An antidiscrimination rule may increase the responsibility of lawyers to educate themselves and raise their awareness regarding diversity issues. Some question whether there is a sufficient amount of available resources on diversity issues to meet that need for additional education.
First, there are already many available resources for those who take the time to educate themselves. Regular education specific to the legal industry is already provided by local women’s bar associations and other local diverse bar associations, as well as national organizations such as the National Conference of Women’s Bar Associations (NCWBA), the ABA Commission on Women in the Profession, the Institute for Inclusion in the Legal Profession (IILP), the ABA Commission on Racial and Ethnic Diversity in the Profession, the ABA Diversity and Inclusion Center, and the National Association of Women Lawyers (NAWL). In addition, other organizations and thought leaders provide broader diversity education across industries and issues, such as Andrea Kramer and Al Harris, Sheryl Axelrod, the National Women’s Law Center (NWLC), and Joan C. Williams, to name a few examples.

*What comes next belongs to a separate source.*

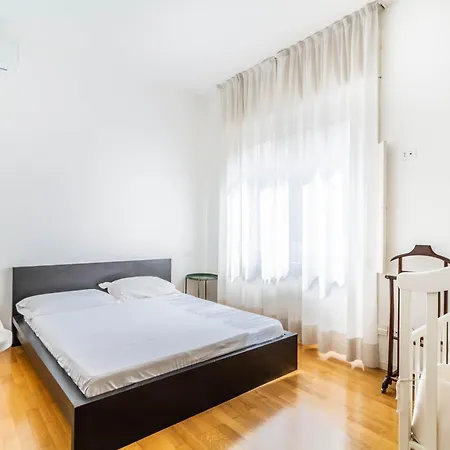 Domusmi Gozzano-4 * ميلان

In other words, there is already a significant amount of available education. However, even if some feel that additional resources are needed, 1) the need for additional resources is no justification for failing to address discrimination in our profession; 2) states can set a later effective date for the adoption of the model rule, along with a plan to either increase the amount of available resources prior to the effective date, or to take the time to gather and publicize lists of available resources prior to the effective date.